The undersigned understands, upon the terms and subject to the conditions of the Offer to Purchase, the Company will pay $35.00 per share for shares validly tendered and not withdrawn pursuant to the Offer to Purchase, taking into account the number of shares so tendered.

The undersigned hereby represents and warrants that the undersigned:

(1) has a net long position in shares at least equal to the number of shares being tendered;

(2) has full power and authority to tender, sell, assign and transfer the shares tendered hereby and that, when the same are accepted for payment by CVS/Caremark, CVS/Caremark will acquire good and unencumbered title thereto, free and clear of all liens, restrictions, charges and encumbrances and not subject to any adverse claims; and

(3) will, upon request, execute and deliver any additional documents deemed by the Depositary or CVS/Caremark to be necessary or desirable to complete the sale, assignment and transfer of the shares tendered hereby.

The undersigned understands that tenders of shares pursuant to any one of the procedures described in Section 3 of the Offer to Purchase and in the instructions hereto will constitute an agreement between the undersigned and CVS/Caremark upon the terms and subject to the conditions of the tender offer.

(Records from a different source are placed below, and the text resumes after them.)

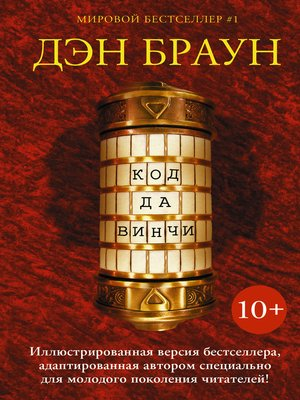 cover image of Код да Винчи 10+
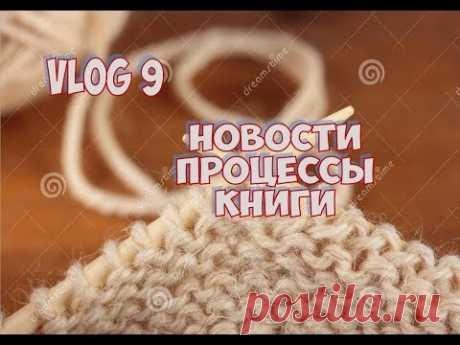 VLOG 9: много новостей для вас! события / процессы / позитив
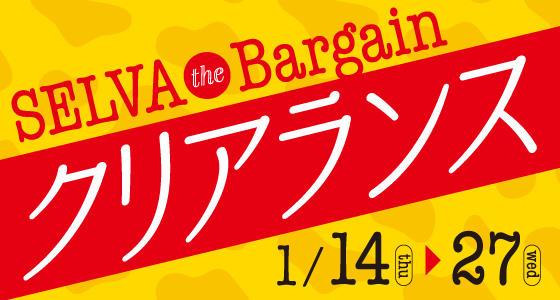 SELVA the Bargain クリアランス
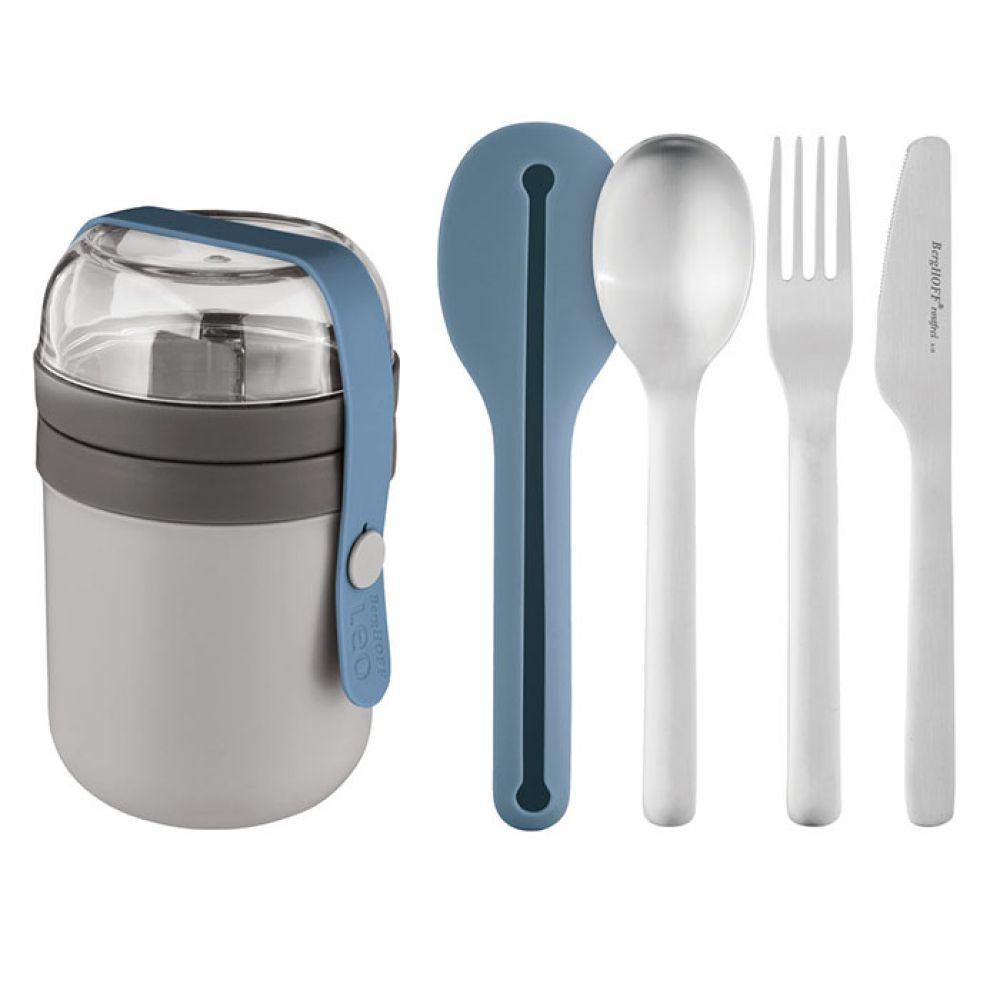 Контейнер для еды и набор столовых приборов LEO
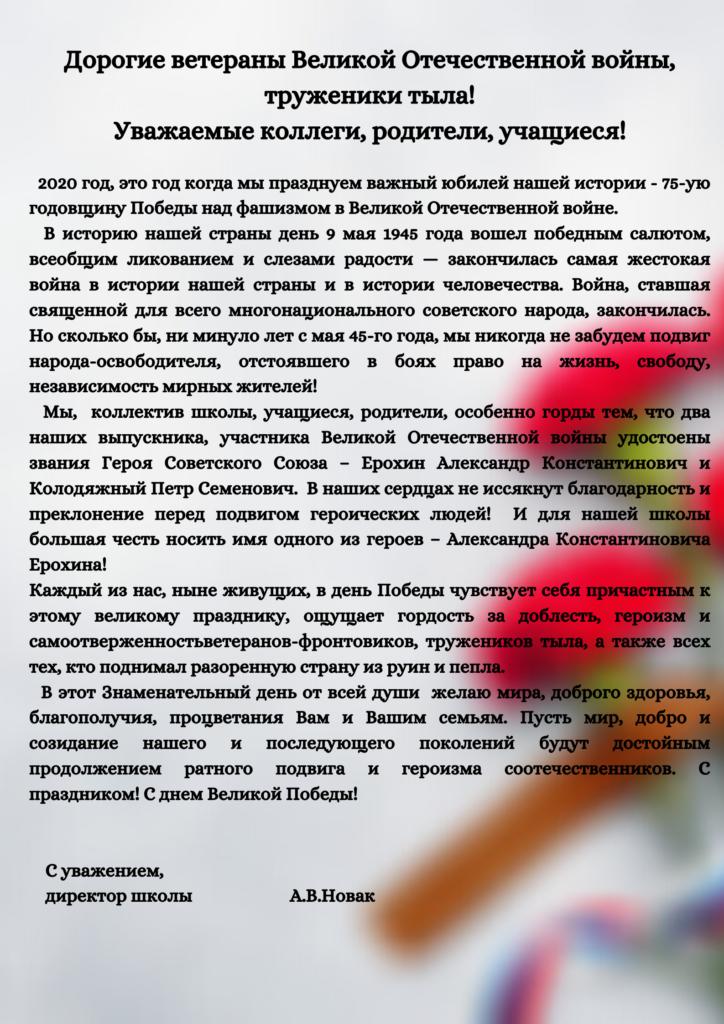 Обращение Директора школы, А.В.Новака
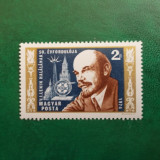 Ungaria 1974 personalitati Lenin - serie nestampilata MNH - Timbre straine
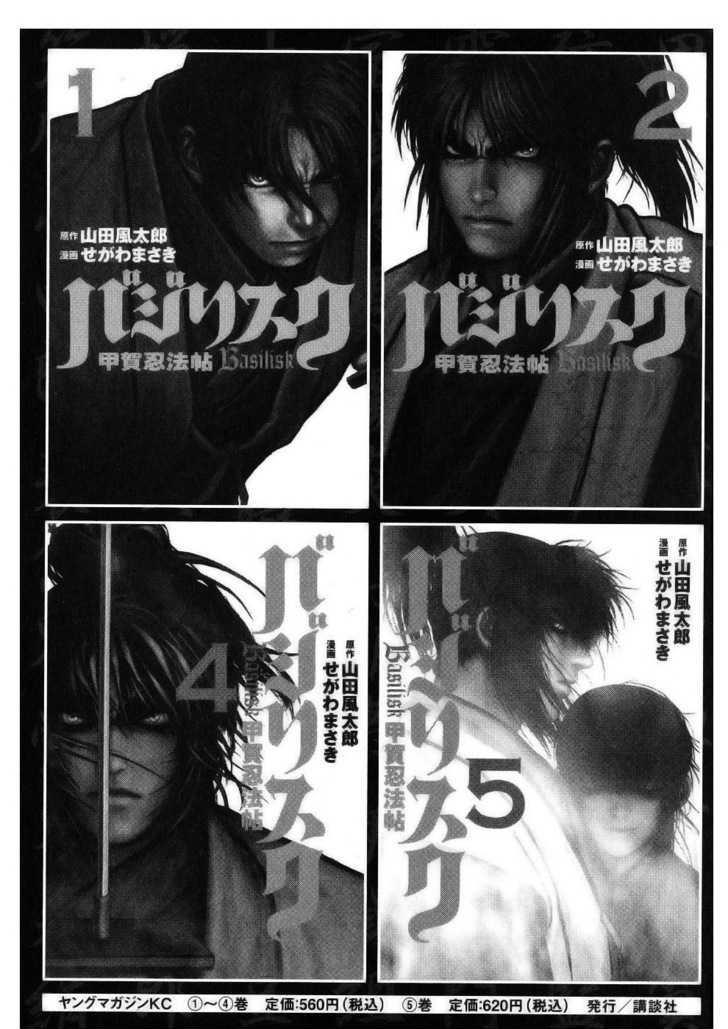 The Yagyu Ninja Scrolls-YM Yagyuu Ninpouchou Chap 50 - Next Chap 51 image 22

The undersigned acknowledges that under no circumstances will CVS/Caremark pay interest on the purchase price.

The undersigned recognizes that, under certain circumstances set forth in the Offer to Purchase, CVS/Caremark may terminate or amend the tender offer or may postpone the acceptance for payment of, or the payment for, shares tendered or may accept for payment fewer than all of the shares tendered.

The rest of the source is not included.